It may sound funny, but after four years of being here, I finally am starting to feel like we belong to the community. Not just the college community, but the community of our neighbors. I am finally starting to feel like we're contributors.
On Friday, we stopped to grab a bite after dinner after work and then went to a concert. And I saw not one, but two, of my AWANA girls throughout the course of the evening. Today on the way to church, some friends pulled up next to our car and waved. A visiting choir to our church brought some old friends we hadn't seen in a while. A college buddy of Josh's stopped us as we were leaving Costco.
I grew up in the"dog-and-pony" show, as my mom liked to call it. No matter where we went, there was someone who knew my mom who would report any negative behavior - and believe me, she heard about it! Skirts that were an inch too short, a thoughtless remark, an emotional outburst in public...busted. Somehow or another, word got back to Mom. Belonging to the community somehow didn't feel like such a privilege. :P
But now, having been transplanted, it is nice to have a place. It is nice to know the people I am shopping with, eating with, working with. It is nice to have that "small-town" feel, where you are not just another stranger.
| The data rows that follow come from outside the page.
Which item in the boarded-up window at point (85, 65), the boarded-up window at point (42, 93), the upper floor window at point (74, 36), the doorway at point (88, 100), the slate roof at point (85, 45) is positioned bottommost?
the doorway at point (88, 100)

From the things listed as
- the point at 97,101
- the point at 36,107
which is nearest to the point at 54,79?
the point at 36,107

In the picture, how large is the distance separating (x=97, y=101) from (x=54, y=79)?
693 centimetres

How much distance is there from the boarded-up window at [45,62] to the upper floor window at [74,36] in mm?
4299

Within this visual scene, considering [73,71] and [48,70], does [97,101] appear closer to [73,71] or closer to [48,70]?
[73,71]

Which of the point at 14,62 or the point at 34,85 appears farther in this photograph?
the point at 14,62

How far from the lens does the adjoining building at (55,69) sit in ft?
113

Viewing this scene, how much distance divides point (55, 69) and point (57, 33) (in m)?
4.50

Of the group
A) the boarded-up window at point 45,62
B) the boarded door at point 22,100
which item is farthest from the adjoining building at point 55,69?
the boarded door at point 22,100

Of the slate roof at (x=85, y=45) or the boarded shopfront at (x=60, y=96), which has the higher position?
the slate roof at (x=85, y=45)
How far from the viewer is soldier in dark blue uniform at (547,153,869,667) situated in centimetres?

And most of all, it is good to know that we belong here. It could be tempting to view this point in our lives as a transition period, a time when we're just waiting for Josh to finish grad school. It could be tempting to breeze along with superficial relationships and limited involvement in the lives of others.
But life is never transitional. Life is always the fullest right where you're at. The fact that life is always changing indicates that it never is - we must only learn how to create normalcy out of changing situations. A lot can change in a few months.
But our need for fellowship, community,and belonging never will.